The time finally came to go to the school bookstore and get all of my books for the semester. I put it off longer than originally planned, and I think it's because I just felt weird. It's been 10 years since I had a class on this campus, and I just *knew* that the second I went back I'd feel like the old lady... surrounded by 18 year olds. That was me once, fresh out of high school and fully aware that there were plenty of non-traditional students in my classes, but still a little taken aback when I saw one of them sitting in the same seats as myself. I don't want those reactions.
Lucky for me, most people think I'm a little younger than I actually am. I definitely don't pass for 18, but I'm frequently told I look 25 or 26. One person even guessed 23. I'm none of the above, but any of those are better than the reality of the terrible number I actually bear. I'll try to look extra young tomorrow, since it's the first day and all.
Anyway, back to the books. As I walked toward the building with the bookstore, I passed quite a few people who were also buying books. Most of them were older than me, which immediately put me at ease. I saw them for a reason; they were put there to make me shut up about the old lady thing. I was greeted at the bookstore door by a bunch of young work study students who just wanted me to "get my shit and get out", but I didn't mind. The girl took my schedule and quickly ran around pointing at the books I'd need. Glad she was there.
After all that, I wandered on my own. As I looked at all of the backpacks and supplies and SFCC clothing, it all came rushing back....

# GIVEN INFORMATION

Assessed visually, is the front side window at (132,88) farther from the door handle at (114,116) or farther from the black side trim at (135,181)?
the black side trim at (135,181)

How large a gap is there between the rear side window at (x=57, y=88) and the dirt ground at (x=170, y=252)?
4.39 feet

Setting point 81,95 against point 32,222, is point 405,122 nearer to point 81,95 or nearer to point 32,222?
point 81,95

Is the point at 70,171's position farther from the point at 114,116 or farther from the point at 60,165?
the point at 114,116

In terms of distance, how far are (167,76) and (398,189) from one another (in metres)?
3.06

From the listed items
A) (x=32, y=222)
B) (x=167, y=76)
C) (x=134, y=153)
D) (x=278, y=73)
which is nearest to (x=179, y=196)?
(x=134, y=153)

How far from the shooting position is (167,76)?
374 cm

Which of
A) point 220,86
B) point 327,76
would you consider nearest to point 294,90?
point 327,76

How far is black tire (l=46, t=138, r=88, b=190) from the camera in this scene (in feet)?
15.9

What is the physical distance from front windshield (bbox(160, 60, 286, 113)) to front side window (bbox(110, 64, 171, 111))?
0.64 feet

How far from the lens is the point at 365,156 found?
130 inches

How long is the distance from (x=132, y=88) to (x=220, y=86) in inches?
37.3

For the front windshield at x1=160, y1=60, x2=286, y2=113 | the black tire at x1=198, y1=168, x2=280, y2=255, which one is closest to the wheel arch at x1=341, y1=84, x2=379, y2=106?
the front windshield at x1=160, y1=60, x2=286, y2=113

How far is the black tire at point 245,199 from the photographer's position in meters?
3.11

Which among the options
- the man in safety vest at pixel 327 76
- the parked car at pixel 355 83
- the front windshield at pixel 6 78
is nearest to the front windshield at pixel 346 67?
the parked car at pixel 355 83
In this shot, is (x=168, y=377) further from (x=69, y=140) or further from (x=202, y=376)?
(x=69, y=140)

# GIVEN TASK 1
In the bookstore post, how many years have passed since the writer last had a class on this campus?
# GIVEN TASK 2
Continue the bookstore post from the end of its last paragraph.

# EXERCISE ANSWER 1
10 years.

# EXERCISE ANSWER 2
Suddenly I wanted a sweatshirt with the dorky college name sprawled across it, a pair of sweatpants (because who doesn't show up to class in those some days?), a lanyard for my keys, and a new backpack. I didn't get most of those (only the backpack because I really, really needed one) but it made me realize that I was fully immersing myself in the experience. This was the stuff I completely ignored the last time I was here because I was too angry at the school to enjoy it.
I checked out and freaked out a little on the inside when my THREE BOOKS rang up to $400!!! Ugh, well, just put it on the tab. I'll get around to paying that in a few years...
While I was on campus, I thought a little tour and class-finding was appropriate. I've only got 2 classes on campus, and they happen to be in buildings right next to each other. This would be easy. As I walked down the hallways, I was passed by MORE people older than me who were also familiarizing themselves with their schedule. As I realized that I start my day with math (ew, bleh), I was still comforted by the idea that I'd be back home by 1, ready to sit down and take care of my online class. At least I'm not spending my entire day at the school like I used to. Not this semester, at least.
After all that, I thought long and hard about my next move. The school gym is open to students, but only during hours when they don't have weightlifting classes. I haven't had a gym membership in a couple years, and I'm pretty antsy to get back in a workout routine. I knew that somewhere in that big building, there was a piece of paper telling me when I could go to the gym... but I was kinda scared to go in and find it. I thought, "Oh, I'll just worry about it later..." but the truth is, I would've put it off until it didn't apply anymore. And dangit, if I'm gonna do this... by golly I'm gonna do it RIGHT. So I put on my big girl panties and started wandering around the Multipurpose Center. I quickly found an office with a nice lady sitting at a desk... I started blabbering about times and the gym, and she just smiled and said they had JUST gotten the schedule in. There were a stack of papers in front of me... I grabbed one and went about my way.
I am GOING to take full advantage of this experience. It's silly, but I feel young again. I'm going to go to classes, come home and do homework, go back to campus to work out... go to the bookstore and grab some stuff every now and then. Hit up a few vending machines, or even go to the library to study Heck, maybe I'll join a sorority....
...ok, those don't exist at this school, and I'm too old. But you get the idea.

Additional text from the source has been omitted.